Boston isn’t a cheap place to live, but a new report shows Massachusetts as a whole is severely undersupplied when it comes to housing stock for its low-income population. 

The Bay State has less than half the needed apartments extremely low-income households can afford, and the Federal Reserve Bank of Boston expects the gap to widen in coming years without changes to affordable housing policy. The low-income category is defined as households earning no more than $29,150 for a family of three or $22,650 for a single person. 

Massachusetts has 274,842 extremely low-income households, but there are only 128,037 apartments in the state with rents they can afford, the Boston Globe reports

The low-income renter segment of the Massachusetts population has grown since 2011, but not as fast as higher-income segments. But the number of residential units low-income earners can afford without being rent-burdened (spending more than a third of their income on rent) has declined, and the situation is expected to get worse. 

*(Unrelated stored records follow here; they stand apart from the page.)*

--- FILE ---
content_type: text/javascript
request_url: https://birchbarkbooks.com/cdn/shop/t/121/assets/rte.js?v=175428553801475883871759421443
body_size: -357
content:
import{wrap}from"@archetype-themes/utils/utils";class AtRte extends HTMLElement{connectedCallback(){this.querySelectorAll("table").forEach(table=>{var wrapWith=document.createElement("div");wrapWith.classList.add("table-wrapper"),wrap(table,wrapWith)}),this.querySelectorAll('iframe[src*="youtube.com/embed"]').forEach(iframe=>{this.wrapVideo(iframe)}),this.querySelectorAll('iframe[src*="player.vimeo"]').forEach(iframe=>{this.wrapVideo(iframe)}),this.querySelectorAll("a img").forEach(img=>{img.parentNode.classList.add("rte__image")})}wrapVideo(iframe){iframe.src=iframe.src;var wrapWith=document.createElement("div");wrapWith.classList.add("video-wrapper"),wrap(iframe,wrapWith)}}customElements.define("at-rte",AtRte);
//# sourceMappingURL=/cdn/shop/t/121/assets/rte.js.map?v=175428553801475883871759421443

More than 9,000 subsidized residential units are expected to lose low-income subsidies in Massachusetts by 2025, which means 25 cities and towns across the state wouldn’t have any subsidized housing. Municipalities have looked to buy or refinance the units with expiring subsidies, but the Fed report forecasts it could cost between $843M and $1B annually to maintain and develop affordable housing in the state by 2035. 

Affordable housing solutions have become an all-encompassing issue for Massachusetts developers and policymakers. Municipalities have set targets to build more housing supply to bring down prices, and Boston is weighing changes to its Inclusionary Development Policy that requires market-rate developers to create affordable residences in developments with 10 or mores units.

Some state politicians have also weighed enacting statewide rent control, but developers have warned such a measure would be a major headwind to the region’s ongoing building boom.